## Work to be completed
Give back, unchanged, each line from the one containing "By appearance, is" through the last line of the entries below.

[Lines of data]
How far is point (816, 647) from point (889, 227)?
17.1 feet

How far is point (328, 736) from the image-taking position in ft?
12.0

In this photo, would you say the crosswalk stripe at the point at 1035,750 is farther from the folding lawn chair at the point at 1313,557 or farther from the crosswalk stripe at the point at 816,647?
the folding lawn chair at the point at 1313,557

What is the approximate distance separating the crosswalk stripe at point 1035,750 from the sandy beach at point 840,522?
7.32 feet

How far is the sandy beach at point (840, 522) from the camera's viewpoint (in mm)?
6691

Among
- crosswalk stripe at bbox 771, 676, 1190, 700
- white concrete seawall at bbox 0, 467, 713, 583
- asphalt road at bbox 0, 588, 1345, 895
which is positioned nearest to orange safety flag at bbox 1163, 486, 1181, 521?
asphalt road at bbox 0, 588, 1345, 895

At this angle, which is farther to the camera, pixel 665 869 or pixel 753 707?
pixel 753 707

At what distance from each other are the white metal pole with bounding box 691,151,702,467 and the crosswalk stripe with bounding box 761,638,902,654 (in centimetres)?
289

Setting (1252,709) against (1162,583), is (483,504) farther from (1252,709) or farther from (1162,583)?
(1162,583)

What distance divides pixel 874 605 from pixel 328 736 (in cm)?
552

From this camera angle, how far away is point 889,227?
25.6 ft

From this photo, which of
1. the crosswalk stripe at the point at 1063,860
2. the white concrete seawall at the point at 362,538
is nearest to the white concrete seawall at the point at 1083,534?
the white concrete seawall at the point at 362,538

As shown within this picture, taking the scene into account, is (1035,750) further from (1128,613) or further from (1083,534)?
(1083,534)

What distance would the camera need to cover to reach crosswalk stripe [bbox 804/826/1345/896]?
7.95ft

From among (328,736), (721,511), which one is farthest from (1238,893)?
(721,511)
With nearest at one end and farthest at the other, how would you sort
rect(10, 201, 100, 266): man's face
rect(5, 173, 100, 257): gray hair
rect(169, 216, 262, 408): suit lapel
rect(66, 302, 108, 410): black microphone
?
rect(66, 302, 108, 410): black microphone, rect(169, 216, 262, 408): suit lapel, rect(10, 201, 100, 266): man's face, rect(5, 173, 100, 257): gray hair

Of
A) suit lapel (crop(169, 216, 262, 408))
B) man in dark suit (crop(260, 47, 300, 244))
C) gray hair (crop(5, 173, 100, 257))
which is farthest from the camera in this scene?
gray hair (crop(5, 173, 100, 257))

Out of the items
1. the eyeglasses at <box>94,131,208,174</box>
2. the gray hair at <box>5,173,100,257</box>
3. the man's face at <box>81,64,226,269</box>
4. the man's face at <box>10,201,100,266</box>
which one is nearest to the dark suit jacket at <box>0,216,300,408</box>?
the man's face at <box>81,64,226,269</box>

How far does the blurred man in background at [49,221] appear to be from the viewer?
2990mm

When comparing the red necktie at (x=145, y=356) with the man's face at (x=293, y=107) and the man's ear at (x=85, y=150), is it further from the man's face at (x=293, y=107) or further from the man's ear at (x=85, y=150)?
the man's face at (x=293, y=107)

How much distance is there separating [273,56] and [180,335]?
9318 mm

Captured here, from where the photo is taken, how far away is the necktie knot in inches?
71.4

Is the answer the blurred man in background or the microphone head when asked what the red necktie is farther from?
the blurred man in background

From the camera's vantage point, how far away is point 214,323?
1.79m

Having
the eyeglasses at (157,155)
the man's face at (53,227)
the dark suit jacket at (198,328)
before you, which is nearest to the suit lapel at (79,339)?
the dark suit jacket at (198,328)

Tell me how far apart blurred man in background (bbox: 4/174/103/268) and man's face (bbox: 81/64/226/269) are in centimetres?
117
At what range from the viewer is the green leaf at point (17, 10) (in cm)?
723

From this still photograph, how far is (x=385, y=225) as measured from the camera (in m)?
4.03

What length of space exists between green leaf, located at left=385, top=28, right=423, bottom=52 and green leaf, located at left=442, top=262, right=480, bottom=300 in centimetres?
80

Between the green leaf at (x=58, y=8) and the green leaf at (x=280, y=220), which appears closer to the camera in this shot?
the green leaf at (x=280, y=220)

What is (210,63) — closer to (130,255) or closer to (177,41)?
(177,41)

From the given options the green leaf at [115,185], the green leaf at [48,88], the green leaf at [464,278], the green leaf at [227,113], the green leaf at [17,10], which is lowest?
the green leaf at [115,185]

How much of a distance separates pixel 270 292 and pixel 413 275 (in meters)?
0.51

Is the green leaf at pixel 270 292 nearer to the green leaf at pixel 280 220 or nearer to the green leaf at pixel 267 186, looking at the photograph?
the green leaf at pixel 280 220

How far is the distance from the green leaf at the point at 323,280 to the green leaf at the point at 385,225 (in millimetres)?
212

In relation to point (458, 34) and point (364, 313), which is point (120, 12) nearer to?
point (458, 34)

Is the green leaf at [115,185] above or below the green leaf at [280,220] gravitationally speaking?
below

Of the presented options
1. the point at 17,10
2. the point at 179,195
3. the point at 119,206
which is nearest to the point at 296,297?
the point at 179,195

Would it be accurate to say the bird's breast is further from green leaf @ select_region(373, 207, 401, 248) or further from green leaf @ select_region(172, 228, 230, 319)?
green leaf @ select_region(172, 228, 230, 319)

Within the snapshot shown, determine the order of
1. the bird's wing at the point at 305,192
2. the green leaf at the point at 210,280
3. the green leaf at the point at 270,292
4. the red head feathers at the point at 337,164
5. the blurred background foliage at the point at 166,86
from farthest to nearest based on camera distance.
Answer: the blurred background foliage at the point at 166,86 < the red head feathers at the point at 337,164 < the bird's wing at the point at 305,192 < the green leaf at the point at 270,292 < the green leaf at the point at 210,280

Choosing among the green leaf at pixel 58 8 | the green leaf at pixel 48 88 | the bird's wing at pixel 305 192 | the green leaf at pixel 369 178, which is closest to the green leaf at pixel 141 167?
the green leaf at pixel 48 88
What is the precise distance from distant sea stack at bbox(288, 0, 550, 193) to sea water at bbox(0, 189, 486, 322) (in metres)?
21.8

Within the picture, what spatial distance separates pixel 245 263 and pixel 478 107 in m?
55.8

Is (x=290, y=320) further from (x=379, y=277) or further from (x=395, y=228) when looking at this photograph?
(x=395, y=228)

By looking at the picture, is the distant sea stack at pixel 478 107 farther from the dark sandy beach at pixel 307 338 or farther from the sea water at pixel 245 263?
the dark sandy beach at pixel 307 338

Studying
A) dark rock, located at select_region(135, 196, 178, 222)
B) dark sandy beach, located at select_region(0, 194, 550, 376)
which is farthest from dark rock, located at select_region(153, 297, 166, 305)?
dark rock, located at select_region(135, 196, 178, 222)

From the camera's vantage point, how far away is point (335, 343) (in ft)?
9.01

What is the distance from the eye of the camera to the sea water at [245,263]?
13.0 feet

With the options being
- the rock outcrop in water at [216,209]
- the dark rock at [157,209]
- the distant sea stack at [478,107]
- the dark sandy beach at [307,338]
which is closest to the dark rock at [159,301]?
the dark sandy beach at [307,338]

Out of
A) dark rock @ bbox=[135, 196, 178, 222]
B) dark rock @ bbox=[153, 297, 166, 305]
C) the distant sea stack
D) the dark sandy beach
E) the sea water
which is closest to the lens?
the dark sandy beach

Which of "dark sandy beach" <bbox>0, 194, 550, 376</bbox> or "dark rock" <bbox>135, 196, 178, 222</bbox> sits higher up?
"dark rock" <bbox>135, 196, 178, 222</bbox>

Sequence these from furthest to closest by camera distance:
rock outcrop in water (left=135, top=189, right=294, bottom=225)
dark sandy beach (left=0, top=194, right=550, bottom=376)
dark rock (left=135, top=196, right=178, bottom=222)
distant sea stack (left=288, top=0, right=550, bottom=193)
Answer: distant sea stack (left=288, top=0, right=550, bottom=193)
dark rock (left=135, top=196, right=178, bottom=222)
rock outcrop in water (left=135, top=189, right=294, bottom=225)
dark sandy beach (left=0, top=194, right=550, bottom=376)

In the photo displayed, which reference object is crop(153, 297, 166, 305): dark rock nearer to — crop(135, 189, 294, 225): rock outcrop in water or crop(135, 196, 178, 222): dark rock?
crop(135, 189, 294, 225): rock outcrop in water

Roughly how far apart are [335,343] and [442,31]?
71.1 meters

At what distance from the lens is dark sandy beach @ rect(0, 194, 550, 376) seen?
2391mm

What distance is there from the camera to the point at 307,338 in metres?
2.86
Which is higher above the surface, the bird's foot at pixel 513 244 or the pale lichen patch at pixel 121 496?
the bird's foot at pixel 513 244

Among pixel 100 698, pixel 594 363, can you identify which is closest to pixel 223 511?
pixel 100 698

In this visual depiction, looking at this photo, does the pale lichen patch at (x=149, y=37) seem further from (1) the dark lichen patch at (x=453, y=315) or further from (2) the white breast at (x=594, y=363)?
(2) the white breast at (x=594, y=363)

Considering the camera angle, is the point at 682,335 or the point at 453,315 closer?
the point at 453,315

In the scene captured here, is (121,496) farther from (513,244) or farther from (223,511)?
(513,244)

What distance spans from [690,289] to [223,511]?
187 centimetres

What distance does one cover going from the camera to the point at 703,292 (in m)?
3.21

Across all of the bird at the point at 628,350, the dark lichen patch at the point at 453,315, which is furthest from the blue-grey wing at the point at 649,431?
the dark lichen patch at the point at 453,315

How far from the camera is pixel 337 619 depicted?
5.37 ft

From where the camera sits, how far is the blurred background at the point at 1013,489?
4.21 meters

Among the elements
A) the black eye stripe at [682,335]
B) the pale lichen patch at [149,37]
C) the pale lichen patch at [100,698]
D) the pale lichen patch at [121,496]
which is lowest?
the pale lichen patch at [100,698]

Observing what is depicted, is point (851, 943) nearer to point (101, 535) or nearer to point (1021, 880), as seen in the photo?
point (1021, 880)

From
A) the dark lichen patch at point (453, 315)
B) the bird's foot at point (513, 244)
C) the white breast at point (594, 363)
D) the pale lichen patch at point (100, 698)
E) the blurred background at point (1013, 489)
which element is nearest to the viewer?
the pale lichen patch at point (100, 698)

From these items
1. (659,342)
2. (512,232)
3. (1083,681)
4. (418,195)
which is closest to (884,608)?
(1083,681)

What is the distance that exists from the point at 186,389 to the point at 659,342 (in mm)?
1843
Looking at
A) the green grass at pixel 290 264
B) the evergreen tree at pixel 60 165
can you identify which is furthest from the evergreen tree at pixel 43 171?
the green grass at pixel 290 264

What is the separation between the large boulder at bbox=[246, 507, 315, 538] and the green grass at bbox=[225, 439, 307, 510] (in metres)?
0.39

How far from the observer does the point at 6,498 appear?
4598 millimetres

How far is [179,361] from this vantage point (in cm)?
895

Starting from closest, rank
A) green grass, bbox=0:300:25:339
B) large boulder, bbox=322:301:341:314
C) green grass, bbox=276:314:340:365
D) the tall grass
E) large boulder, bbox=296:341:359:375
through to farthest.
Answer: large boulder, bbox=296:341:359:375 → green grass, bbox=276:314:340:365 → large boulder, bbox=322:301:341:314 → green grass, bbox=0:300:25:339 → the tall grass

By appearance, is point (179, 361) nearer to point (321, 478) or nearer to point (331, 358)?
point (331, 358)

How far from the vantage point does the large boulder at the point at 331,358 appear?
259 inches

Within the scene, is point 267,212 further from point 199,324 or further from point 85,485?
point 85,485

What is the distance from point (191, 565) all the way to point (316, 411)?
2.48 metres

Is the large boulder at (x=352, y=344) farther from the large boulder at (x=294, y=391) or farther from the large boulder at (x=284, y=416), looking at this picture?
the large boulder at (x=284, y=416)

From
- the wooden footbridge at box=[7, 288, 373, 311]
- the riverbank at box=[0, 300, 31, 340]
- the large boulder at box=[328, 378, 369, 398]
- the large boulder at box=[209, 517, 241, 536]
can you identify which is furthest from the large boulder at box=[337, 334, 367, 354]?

## Written solution
By appearance, is point (179, 361) nearer to point (321, 478) or nearer to point (331, 358)?
point (331, 358)

How far from the vantage point does the large boulder at the point at 331,358 appear?
259 inches

Within the scene, is point 267,212 further from point 199,324 or further from point 85,485?
point 85,485

What is the distance from point (191, 565) all the way to point (316, 411)?
2.48 metres

Is the large boulder at (x=352, y=344) farther from the large boulder at (x=294, y=391) or farther from the large boulder at (x=284, y=416), looking at this picture?
the large boulder at (x=284, y=416)

From
- the wooden footbridge at box=[7, 288, 373, 311]
- the riverbank at box=[0, 300, 31, 340]
- the large boulder at box=[328, 378, 369, 398]
- the large boulder at box=[209, 517, 241, 536]
can you identify which is furthest from the large boulder at box=[337, 334, 367, 354]?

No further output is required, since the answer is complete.